▶ [ENTRIES SUPPLIED]

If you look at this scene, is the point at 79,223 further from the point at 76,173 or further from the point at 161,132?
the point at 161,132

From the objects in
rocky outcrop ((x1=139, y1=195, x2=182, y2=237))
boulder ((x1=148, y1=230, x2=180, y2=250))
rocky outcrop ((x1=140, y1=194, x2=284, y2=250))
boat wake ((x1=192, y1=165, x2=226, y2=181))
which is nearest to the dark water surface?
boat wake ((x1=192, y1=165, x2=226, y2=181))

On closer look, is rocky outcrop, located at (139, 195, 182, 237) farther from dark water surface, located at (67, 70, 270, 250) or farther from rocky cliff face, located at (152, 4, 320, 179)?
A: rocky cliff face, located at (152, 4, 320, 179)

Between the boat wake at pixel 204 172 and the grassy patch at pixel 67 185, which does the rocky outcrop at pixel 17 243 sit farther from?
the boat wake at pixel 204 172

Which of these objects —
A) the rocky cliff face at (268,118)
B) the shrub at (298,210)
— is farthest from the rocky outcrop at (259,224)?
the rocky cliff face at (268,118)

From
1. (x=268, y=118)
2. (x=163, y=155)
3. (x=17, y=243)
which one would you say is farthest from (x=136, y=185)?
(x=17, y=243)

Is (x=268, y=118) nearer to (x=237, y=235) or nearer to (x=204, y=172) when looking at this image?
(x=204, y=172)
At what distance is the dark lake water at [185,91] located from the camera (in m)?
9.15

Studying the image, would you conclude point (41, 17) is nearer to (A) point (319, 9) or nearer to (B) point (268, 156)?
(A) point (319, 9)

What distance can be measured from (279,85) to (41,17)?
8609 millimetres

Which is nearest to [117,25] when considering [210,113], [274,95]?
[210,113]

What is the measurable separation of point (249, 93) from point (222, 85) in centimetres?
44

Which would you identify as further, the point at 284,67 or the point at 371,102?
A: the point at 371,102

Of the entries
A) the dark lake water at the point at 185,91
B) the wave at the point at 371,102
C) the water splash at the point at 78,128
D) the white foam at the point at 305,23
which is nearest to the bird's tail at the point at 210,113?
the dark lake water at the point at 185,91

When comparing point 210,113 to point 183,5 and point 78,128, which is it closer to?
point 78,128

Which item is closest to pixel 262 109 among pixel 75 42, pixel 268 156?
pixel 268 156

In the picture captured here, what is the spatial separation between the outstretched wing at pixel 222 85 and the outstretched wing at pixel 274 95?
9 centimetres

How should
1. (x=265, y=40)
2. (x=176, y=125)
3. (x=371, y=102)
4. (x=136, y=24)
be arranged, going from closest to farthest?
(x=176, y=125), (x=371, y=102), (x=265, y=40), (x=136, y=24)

▶ [TASK DETAILS] Reproduce the records above exactly as they stand, from the line that contains "Is (x=268, y=118)" through the end of the records, including both of those lines.

▶ [WRITTEN REPLY]
Is (x=268, y=118) nearer to (x=237, y=235) or nearer to (x=204, y=172) when looking at this image?
(x=204, y=172)
At what distance is the dark lake water at [185,91] located from the camera (in m)?
9.15

Studying the image, would you conclude point (41, 17) is nearer to (A) point (319, 9) or nearer to (B) point (268, 156)?
(A) point (319, 9)

What distance can be measured from (279,85) to (41,17)?
8609 millimetres

Which is nearest to [117,25] when considering [210,113], [274,95]?
[210,113]

What is the measurable separation of point (249, 93) from point (222, 85) in centimetres?
44

Which would you identify as further, the point at 284,67 or the point at 371,102?
A: the point at 371,102

Of the entries
A) the dark lake water at the point at 185,91
B) the wave at the point at 371,102
C) the water splash at the point at 78,128
D) the white foam at the point at 305,23
which is nearest to the bird's tail at the point at 210,113?
the dark lake water at the point at 185,91

When comparing point 210,113 to point 183,5 and point 78,128, which is it closer to?
point 78,128

Which item is closest to pixel 262 109 among pixel 75 42, pixel 268 156?
pixel 268 156

In the picture captured here, what is the spatial separation between the outstretched wing at pixel 222 85 and the outstretched wing at pixel 274 95?
9 centimetres

How should
1. (x=265, y=40)
2. (x=176, y=125)
3. (x=371, y=102)
4. (x=136, y=24)
be arranged, going from closest to farthest?
(x=176, y=125), (x=371, y=102), (x=265, y=40), (x=136, y=24)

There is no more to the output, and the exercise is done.